Vossa última obra A Gênese, que acabo de reler,
e sobre diversos capítulos da qual me detive particularmente, desvenda-nos os
mistérios da Criação e desfere um terrível golpe nos preconceitos. Essa leitura
fez-me imenso bem e me abriu novos horizontes. Eu já compreendia a nossa origem
e via em meu corpo material o último elo da animalidade na Terra; sabia que o
espírito, durante sua gestação corporal, toma uma parte ativa na construção do
seu ninho e apropria o seu invólucro às suas novas necessidades. Esta teoria da
origem do homem poderá parecer, aos orgulhosos, atentatória à grandeza e à
dignidade humanas, mas será aceita no futuro graças à sua simplicidade e à sua
empolgante amplitude.
Com efeito, a Geologia nos faz ler no grande livro da
Natureza. Por ela, achamos que as espécies de hoje teriam por avós as espécies
cujos restos se encontram nas camadas terrestres; não se pode mais negar que há
uma progressão contínua no desenvolvimento das formas orgânicas, quando vemos
aparecer primeiro os tipos mais simples. Esses tipos foram modificados pelos
instintos dos próprios animais, providos de órgãos apropriados às suas novas
necessidades e ao seu desenvolvimento. Aliás, a Natureza muda os tipos quando a
necessidade se faz sentir; a vida multiplica gradualmente seus órgãos e os
especializa. As espécies saem umas das outras, sem que seja necessária a
intervenção miraculosa. Adão não saiu armado com todas as peças das mãos do
Criador: muito certamente um chimpanzé o deu à luz.

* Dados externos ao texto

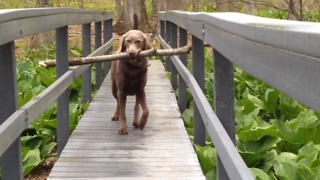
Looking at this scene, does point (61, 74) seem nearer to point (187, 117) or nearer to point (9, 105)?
point (187, 117)

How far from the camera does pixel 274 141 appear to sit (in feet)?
16.9

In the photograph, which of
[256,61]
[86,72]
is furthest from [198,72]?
[256,61]

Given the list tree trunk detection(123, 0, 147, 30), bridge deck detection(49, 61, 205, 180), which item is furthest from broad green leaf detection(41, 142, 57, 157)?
tree trunk detection(123, 0, 147, 30)

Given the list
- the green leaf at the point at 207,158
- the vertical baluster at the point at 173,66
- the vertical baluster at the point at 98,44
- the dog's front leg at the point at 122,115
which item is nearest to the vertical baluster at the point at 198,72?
the green leaf at the point at 207,158

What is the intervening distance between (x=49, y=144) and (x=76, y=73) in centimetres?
82

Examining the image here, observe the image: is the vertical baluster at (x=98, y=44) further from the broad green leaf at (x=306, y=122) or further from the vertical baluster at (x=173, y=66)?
the broad green leaf at (x=306, y=122)

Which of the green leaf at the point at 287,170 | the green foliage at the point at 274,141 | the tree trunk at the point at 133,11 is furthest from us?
the tree trunk at the point at 133,11

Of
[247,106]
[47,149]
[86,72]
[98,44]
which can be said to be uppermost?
[98,44]

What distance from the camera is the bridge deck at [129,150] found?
180 inches

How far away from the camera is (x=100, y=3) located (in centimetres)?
3747

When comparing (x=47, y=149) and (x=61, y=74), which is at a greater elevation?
(x=61, y=74)

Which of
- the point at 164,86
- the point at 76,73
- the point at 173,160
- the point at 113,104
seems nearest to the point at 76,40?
the point at 164,86

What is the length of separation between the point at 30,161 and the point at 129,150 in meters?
0.92

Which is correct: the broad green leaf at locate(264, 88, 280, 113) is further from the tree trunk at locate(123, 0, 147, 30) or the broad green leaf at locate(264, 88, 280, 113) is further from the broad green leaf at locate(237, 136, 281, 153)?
the tree trunk at locate(123, 0, 147, 30)
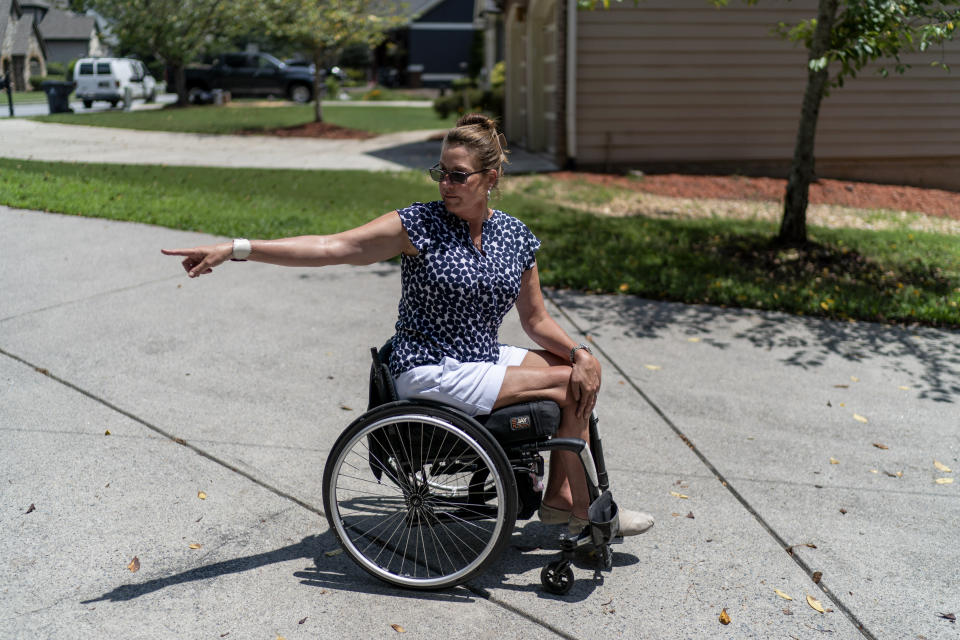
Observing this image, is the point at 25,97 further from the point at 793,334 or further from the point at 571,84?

As espécies não são absolutamente independentes umas
das outras; elas se ligam por uma filiação secreta e pode-se mesmo
considerá-las solidárias até a Humanidade. Como dissestes muito judiciosamente,
desde o zoófito até o homem, há uma cadeia na qual todos os elos têm um ponto
de contato com o elo precedente. E assim como o Espírito sobe e não pode ficar
estacionário, assim também o instinto do animal progride, e cada encarnação faz
que transponha um degrau na escala dos seres. As fases dessas metamorfoses se
completam por milhares de elos, e as formas rudimentares, das quais algumas
amostras se encontram nos terrenos silurianos, nos dizem por onde passou a
animalidade.
Não mais deve haver véu entre a Natureza e o homem, e
nada deve ficar oculto. A Terra é o nosso domínio, cabendo a nós estudar as
suas leis; a ignorância e a preguiça é que criaram os mistérios. Quanto Deus
nos parece maior na harmonia e na unidade de suas leis!
Lamento sinceramente as pessoas que se aborrecem,
porque é uma prova de que não pensam em ninguém, e que seu espírito está vazio
como o estômago do indivíduo que tem fome.